When she puts on the gown, she goes from being Julie, who can talk about anything, to being a patient, who is a condition.
That condition is ulcerative colitis. It kicked her ass but she kicked right back, transforming her struggle with her health – and with our health care system – into a chance for healing and transformation of both. She’s impressive, to say the least.
Julie has told her story to over 80 conferences and events across the country, from medical societies to Marxist gatherings.
Now, she’s collected her stories into My Leaky Body, a bold, brave and funny book, described as “part memoir, part love story, part revolutionary manifesto”.
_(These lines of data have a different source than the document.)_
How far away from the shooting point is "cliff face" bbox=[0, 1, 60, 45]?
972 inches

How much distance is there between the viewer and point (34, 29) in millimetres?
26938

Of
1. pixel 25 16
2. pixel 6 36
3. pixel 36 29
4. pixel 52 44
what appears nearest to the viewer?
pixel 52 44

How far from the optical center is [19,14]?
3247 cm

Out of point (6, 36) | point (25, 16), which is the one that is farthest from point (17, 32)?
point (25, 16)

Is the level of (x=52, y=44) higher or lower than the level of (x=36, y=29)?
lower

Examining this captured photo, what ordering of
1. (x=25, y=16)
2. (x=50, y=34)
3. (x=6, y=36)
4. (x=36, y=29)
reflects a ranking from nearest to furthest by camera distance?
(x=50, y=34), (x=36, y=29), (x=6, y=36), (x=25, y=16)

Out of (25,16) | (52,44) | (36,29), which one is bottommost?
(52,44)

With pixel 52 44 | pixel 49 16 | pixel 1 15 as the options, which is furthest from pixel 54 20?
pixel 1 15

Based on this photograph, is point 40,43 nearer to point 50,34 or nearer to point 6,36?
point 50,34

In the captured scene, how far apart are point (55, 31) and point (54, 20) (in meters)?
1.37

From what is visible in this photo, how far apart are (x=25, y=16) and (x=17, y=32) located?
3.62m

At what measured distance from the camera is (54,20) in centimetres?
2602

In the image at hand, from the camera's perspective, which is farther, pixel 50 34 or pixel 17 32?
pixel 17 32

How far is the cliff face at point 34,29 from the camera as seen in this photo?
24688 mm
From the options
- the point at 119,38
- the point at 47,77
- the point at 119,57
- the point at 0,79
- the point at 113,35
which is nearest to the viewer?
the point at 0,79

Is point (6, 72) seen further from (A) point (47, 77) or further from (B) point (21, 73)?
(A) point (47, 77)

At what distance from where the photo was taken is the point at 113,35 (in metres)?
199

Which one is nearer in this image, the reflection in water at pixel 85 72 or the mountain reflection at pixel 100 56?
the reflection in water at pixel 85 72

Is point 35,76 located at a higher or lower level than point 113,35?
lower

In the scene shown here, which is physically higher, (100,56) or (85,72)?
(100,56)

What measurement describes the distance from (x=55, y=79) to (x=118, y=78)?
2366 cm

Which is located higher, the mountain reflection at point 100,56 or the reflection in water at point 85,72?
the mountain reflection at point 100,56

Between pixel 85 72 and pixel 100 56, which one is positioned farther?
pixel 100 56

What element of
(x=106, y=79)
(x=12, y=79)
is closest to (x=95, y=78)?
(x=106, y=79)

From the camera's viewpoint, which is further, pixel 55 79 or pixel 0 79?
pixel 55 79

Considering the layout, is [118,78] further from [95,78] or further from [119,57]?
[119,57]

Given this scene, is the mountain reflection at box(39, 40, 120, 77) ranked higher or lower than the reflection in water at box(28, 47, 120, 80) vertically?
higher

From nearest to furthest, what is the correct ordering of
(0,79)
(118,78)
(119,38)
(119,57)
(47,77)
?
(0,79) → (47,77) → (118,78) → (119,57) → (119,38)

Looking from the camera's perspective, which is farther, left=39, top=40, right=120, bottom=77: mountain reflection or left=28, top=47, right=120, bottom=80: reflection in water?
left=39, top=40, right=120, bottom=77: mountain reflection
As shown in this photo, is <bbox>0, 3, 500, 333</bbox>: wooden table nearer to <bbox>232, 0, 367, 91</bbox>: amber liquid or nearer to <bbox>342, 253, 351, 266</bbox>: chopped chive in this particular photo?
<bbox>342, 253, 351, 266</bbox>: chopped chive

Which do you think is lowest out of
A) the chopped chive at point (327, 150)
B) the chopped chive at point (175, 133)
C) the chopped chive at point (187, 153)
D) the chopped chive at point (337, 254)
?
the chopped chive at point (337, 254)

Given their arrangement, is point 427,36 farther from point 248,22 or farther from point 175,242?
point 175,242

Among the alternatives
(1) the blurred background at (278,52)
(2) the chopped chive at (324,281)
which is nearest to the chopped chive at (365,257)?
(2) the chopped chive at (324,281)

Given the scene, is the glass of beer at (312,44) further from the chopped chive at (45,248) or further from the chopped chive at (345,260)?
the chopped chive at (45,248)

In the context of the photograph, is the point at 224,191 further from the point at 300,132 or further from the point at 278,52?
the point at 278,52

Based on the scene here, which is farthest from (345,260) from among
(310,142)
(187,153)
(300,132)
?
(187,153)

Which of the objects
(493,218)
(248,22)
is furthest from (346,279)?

Last night, Julie spoke at Octopus Books, telling us about her experiences in, and her advocacy for, our public health care system – despite it all. It’s a packed house, and seems to be a mixed crowd, full of old friends and new folks we’ve never seen before.
The idea of being a patient in a health care system that doesn’t always provide responsive, timely care is a sensitive topic for progressive Canadians. Understandably, we’re sometimes reluctant to face the system’s many faults and stress-points for fear of giving the privatizers any ammo.
But it’s in these cracks between our rhetoric and our institutions’ realities that new possibilities emerge – like the prospect of deeper alliances between patients and health care workers (doctors, nurses and support staff alike). These fissures reveal actual experience, lived experience – and that is where is real change always starts.
“I like the idea of cracks,” Julie says. “When I first started performing this piece, I didn’t want to bring any sense of professionalism to anything. I wanted to be able to show the cracks like if I lost my page, if I lost my thought. I think that space – that crack – allows people to relate to me as a person, and creates space to tell their own stories.”
The lightbulb went off when Julie found herself constantly being surrounded by medical interns and other staff talking about her as a condition, as an educational or training aid, like she wasn’t a person – hello, hello – under the hospital gown.
“I was like a big show,” she says. “There were all these people performing around my bed, but I didn’t have any lines.”
So she wrote some.
She admits to feeling a “little bit caught” between her support for public health care and the way she was treated, shunted into hallways and closets. At one point, she began to cry, “loudly and unashamedly” as if to remind staff that she was still there.
She says she cried in her sleep and cried upon waking. Her chart says, “Patient weepy”.
She overhears two nurses talking.
“What’s the matter with her?”
“She’s just embarrassed because she has a bag.”
As if her pain wasn’t enough.
No, she tells us, imagining that a ghost inside her has got hold of a megaphone. On the stretcher in the recovery room, she is possessed by her own ghost crying out, “No! That’s not it at all! I’m 24! This is supposed to be over!!!”
She realizes there’s nothing actually wrong with her but that she’s powerless and lying in a room with a bunch of medical professionals and maybe there’s something wrong with them.
Still sobbing. Nurses and their intermittent apologies.
She’s told to rate her pain, between a 1 and a 10.
Apparently, that’s not the right answer. She’s told, “A ten is the worst pain you’ve ever had. How much pain are you in?”
She’s told, “We can’t move you out of the recovery room until you can rate your pain lower.”
“How high would you like it to be?”
“We can’t move you until you’re at a 3 or 4.”
Later, she’s asked, “How are you now?”
Fine, she says.
Bed blockers. That’s the term that gets thrown around by doctors and other staff to describe patients with chronic conditions that “shouldn’t be there”. She wonders whether she’ll projectile vomit.
She sees patients being mistreated and she speaks up.
“It doesn’t serve anyone to deny that people aren’t having these experiences. How do we move forward?”
She knows what we’re up against.
She describes how she snuck into an event organized by the right-wing capitalist propaganda group called the Fraser Institute. Their founder, Michael Walker, was speaking to a business audience in a room sealed off from the public and – importantly – from the media.
Walker was saying, “We’re driving better cars than we’ve ever driven. We’re living in bigger houses than we’ve ever lived in. So why should we have to line up for health care?”
This is what “they” say when nobody else is around, Julie says. “Publicly, they talk about efficiency. Privately, they talk about shutting out the public and getting what they want.”
But Julie sees the pressures that hard-working folks in the system are dealing with, and acknowledges that their humanity is compressed in a system that leaves its workers no space and no time.
Doctors can see a patient die right in front of them and then have to go on to the next bed to tend to another one. They’re not allowed to feel anything. They’re not allowed to be human.
To challenge this, Julie talks about communication, and collaboration. She blasts away at the false consciousness that professionals should detach themselves from their emotions and from the situations they face.
“Staff have better day-to-day experiences when they have the space and the time to have discussion, and to foster the informed consent of patients. Where’s there’s real space for interaction,” she says.
She looks to the future.
“Thing are going to shift,” she says. “What my parents would put up with is stuff my god-daughter won’t.”